▸ **PROBLEM TO WORK ON**: Lines that include "architectures" make up the answer; copy all of them from the data below.

▸ **DATA FOR THE TASK**:

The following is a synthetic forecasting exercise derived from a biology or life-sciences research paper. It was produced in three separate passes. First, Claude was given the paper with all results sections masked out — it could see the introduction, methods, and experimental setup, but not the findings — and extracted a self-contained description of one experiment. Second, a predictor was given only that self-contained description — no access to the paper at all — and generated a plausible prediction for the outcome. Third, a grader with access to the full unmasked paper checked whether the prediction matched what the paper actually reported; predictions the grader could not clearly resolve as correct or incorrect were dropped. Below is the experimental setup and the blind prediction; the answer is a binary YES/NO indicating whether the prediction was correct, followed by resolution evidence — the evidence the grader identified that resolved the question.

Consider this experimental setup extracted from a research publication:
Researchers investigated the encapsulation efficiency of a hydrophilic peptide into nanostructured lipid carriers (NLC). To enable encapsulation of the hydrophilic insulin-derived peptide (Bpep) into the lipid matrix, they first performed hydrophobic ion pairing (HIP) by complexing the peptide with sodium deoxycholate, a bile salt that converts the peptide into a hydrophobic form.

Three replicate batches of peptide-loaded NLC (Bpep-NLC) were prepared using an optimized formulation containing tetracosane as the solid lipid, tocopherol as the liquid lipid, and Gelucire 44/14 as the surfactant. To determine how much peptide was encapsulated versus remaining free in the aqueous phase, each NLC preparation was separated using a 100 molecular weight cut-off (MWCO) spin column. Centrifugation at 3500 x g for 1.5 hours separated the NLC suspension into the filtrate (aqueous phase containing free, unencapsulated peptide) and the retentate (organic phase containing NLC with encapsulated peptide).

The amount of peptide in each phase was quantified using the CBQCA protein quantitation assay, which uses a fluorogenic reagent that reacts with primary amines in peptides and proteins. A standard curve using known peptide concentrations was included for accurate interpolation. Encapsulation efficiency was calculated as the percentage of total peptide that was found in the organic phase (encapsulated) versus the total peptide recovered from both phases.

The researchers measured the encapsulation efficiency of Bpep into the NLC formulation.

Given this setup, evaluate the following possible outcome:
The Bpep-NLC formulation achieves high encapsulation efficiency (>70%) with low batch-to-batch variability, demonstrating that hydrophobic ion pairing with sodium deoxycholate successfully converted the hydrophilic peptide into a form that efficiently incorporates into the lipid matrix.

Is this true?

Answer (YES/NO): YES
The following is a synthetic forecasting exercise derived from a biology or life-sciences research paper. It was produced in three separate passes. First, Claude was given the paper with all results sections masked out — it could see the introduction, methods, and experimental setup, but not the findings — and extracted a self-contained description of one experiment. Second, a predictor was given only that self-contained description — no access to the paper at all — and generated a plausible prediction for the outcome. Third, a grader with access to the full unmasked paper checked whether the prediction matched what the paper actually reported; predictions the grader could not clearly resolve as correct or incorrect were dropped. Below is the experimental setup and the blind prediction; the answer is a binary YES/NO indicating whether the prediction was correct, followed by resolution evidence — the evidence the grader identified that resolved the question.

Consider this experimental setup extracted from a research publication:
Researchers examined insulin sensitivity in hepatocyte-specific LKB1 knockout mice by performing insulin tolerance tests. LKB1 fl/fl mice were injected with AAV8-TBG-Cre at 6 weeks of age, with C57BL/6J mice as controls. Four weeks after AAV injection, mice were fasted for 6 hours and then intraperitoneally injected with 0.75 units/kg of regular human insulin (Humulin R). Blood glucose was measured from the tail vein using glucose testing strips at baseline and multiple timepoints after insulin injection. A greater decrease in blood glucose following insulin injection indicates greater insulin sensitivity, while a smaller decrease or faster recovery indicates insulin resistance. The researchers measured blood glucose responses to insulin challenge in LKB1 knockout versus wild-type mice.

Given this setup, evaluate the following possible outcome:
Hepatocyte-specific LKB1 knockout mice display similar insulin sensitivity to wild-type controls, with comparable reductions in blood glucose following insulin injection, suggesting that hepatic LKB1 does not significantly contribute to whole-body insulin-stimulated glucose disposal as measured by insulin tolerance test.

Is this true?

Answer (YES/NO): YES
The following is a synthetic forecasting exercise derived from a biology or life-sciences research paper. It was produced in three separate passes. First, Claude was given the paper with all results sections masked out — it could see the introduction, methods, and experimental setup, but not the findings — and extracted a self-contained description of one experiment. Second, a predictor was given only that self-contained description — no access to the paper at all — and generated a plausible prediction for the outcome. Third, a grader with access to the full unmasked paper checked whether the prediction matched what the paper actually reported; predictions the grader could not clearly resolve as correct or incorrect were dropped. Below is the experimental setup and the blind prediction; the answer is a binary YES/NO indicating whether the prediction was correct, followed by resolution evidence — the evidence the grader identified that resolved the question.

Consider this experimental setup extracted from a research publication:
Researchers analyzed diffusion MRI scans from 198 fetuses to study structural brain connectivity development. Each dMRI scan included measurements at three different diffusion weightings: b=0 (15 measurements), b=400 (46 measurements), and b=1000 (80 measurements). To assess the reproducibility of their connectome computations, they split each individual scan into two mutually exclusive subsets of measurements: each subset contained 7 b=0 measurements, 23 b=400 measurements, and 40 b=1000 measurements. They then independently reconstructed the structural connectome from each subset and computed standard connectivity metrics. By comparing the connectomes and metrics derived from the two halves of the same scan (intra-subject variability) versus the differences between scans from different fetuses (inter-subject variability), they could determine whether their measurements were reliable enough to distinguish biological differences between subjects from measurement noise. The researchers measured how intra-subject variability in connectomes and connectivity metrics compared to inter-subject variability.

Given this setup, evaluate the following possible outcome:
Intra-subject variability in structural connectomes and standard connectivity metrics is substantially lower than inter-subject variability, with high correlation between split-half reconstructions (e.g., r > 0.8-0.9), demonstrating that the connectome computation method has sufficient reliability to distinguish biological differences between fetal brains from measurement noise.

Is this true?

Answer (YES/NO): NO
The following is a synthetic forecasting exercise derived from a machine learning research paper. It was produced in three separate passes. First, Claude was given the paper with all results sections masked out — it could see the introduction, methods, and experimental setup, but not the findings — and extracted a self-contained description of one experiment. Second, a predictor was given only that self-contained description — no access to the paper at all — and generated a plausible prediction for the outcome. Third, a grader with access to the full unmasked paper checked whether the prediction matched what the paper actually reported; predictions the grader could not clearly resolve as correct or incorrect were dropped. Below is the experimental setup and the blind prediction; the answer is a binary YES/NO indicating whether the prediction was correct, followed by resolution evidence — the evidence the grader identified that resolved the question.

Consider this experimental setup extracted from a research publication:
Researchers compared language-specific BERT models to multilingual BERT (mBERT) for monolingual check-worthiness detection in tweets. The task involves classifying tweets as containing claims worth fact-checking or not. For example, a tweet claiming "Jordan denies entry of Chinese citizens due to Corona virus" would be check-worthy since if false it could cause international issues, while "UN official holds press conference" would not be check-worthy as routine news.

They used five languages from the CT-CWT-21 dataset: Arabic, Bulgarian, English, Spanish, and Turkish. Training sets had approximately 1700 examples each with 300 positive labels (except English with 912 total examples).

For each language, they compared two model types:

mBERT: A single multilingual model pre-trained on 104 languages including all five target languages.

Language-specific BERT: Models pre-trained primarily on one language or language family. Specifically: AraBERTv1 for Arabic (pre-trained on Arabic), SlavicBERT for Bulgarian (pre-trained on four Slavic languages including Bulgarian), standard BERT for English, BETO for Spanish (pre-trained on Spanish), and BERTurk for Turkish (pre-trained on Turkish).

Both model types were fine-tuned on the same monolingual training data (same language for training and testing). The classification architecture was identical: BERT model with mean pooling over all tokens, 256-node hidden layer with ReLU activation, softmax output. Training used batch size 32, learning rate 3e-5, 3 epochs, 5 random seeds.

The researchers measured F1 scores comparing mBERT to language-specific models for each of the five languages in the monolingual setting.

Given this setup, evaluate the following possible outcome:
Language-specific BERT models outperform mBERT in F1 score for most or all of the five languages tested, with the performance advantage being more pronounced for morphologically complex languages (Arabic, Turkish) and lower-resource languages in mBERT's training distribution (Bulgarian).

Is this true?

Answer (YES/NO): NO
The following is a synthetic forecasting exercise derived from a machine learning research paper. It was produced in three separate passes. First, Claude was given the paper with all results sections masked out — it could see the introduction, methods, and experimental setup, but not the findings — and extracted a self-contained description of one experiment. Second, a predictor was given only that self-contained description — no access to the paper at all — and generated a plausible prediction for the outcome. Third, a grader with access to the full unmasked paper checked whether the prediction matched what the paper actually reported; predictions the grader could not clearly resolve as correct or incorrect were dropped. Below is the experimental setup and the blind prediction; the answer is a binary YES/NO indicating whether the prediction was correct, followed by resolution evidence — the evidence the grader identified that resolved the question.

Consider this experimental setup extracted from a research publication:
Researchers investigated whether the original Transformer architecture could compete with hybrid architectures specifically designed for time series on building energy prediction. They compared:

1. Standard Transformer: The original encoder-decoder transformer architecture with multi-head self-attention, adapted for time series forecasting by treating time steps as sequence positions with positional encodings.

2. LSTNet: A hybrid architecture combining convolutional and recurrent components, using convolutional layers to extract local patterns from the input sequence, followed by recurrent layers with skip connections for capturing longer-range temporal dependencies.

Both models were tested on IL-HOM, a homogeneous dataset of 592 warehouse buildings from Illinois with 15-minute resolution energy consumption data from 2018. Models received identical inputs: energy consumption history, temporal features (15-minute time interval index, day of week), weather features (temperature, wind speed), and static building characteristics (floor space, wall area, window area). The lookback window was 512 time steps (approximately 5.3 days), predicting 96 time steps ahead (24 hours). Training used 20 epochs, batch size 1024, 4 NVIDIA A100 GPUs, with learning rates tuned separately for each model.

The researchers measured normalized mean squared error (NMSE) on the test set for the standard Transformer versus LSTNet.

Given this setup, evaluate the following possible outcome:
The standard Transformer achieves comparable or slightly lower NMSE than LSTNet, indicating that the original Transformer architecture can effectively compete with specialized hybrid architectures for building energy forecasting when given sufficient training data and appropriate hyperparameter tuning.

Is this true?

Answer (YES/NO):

▸ **REPLY TO THE TASK**:
Researchers investigated whether the original Transformer architecture could compete with hybrid architectures specifically designed for time series on building energy prediction. They compared:
The standard Transformer achieves comparable or slightly lower NMSE than LSTNet, indicating that the original Transformer architecture can effectively compete with specialized hybrid architectures for building energy forecasting when given sufficient training data and appropriate hyperparameter tuning.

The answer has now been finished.